Unabhängigkeit und Qualität sind den Machern von Juniper Jack heilig. Daher führte für Sie in letzter Konsequenz kein Weg daran vorbei, direkt an die Quelle der Wacholderbeeren zu gehen. „Wir haben hier in Kroatien neben einer neuen Freundschaft, die aromatischsten Wacholder-Zapfen gefunden. Sie wachsen vollkommen unbehandelt, inmitten rauer Wildnis auf 750 Metern Höhe.“ sagt Fiedler.

Duka und Mira sammeln exklusiv für Juniper Jack. Sie kennen die besten Standorte, wissen, wann der optimale Zeitpunkt für die Ernte ist und haben den entscheidenden Blick für die fruchtig-harzigen Zapfen. „Wir schätzen die Zusammenarbeit sehr. Es ist eine unglaublich harte und stachlige Arbeit! Und durchaus gefährlich, denn Braunbären kommen des Öfteren unerwartet zu Besuch.“

Juniper Jack London Dry Gin wild-junipers

Unsere wilden Wacholder-Zapfen werden von Duka & Mira am Rande eines kroatischen Nationalparks geerntet.
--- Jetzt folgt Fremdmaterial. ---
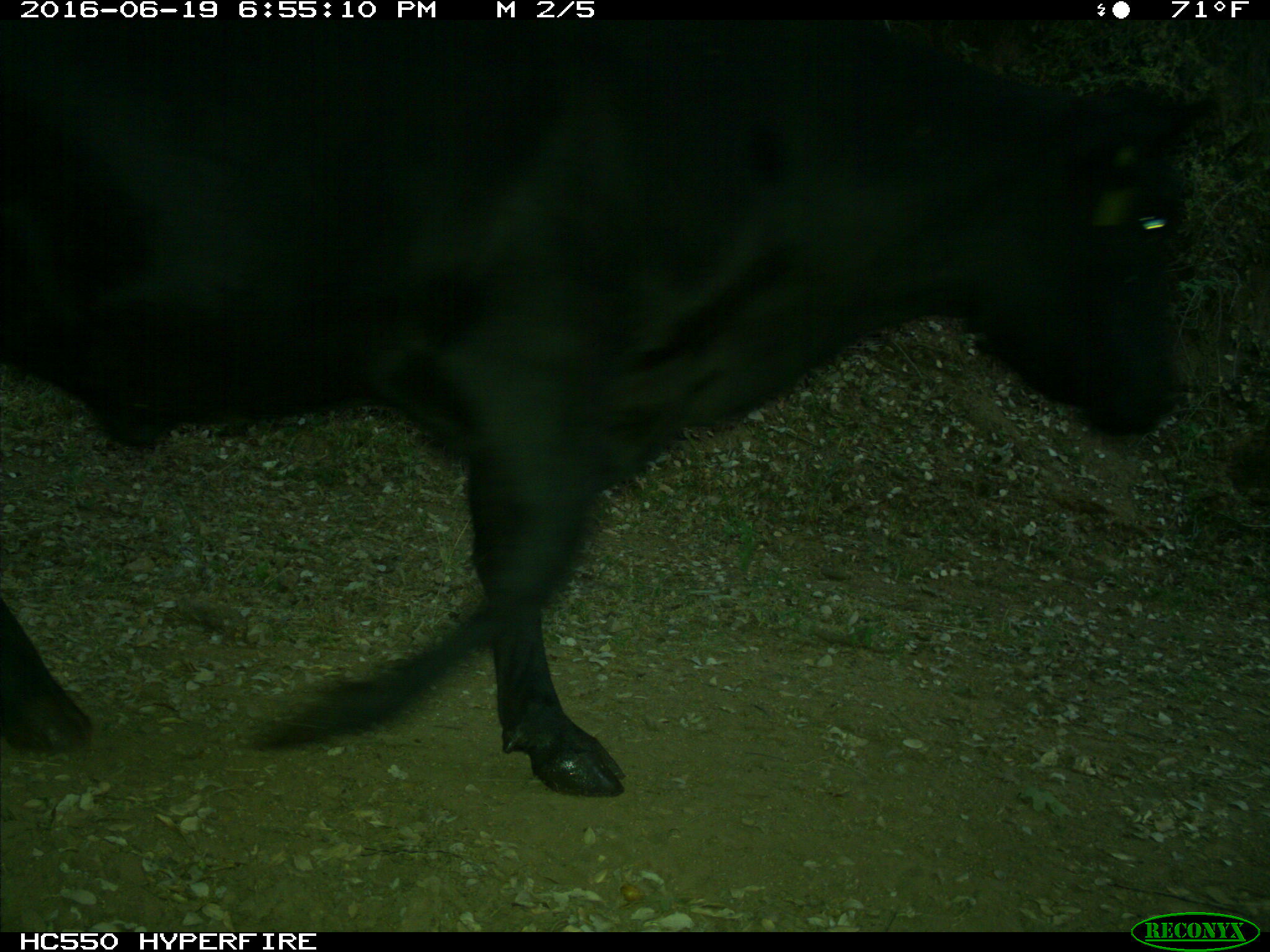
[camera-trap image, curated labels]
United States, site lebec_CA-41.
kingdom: Animalia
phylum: Chordata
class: Mammalia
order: Artiodactyla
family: Bovidae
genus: Bos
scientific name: Bos taurus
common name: domestic cow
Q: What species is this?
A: Bos taurus (domestic cow).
Letztes Jahr haben Duka und Mira uns ein Handy-Video direkt aus den Bergen in der Nähe des Nationalparks geschickt, was wir Euch natürlich nicht vorenthalten wollen. Auch dieses Jahr geht es für uns direkt nach dem Bar Convent nach Kroatien zur Wacholder-Ernte. Die Vorfreude darauf ist RIESIG, obwohl Rückenschmerzen, eine Überdosis Sauerstoff und eine nicht enden wollende Sortiererei à la Aschenputtel bevorstehen. Doch dieses Gemeinschaftserlebnis unter Freunden ist jede Mühe wert!

London Dry Gin aus Dresden?!

Das Gin-Reinheitsgebot

„London Dry“ ist keine geographische Ursprungsangabe, vielmehr ein gesetzlich streng reguliertes Prädikat.

Zu Verwechslungen kommt es schnell, da die Kombination aus (Stadt XY + Dry Gin) nicht reglementiert ist. Umgangssprachlich wird „London Dry“ als das „Gin-Reinheitsgebot“ bezeichnet.

Nicht ohne Grund, denn wer sich als Hersteller für ein London-Dry-Verfahren entscheidet, verzichtet bewußt auf geschmackliche Hilfsmittel und nimmt sich komplett die Möglichkeit, nach der Destillation Einfluss auf das Resultat zu nehmen. Gleichzeitig hat man viele Hürden und hohe Kosten beim Betreiben einer Destille und Risiken bei der Verarbeitung der Botanicals in Kauf zu nehmen. Ein sehr steiniger und steiler Weg, aber einer, der sich lohnen kann.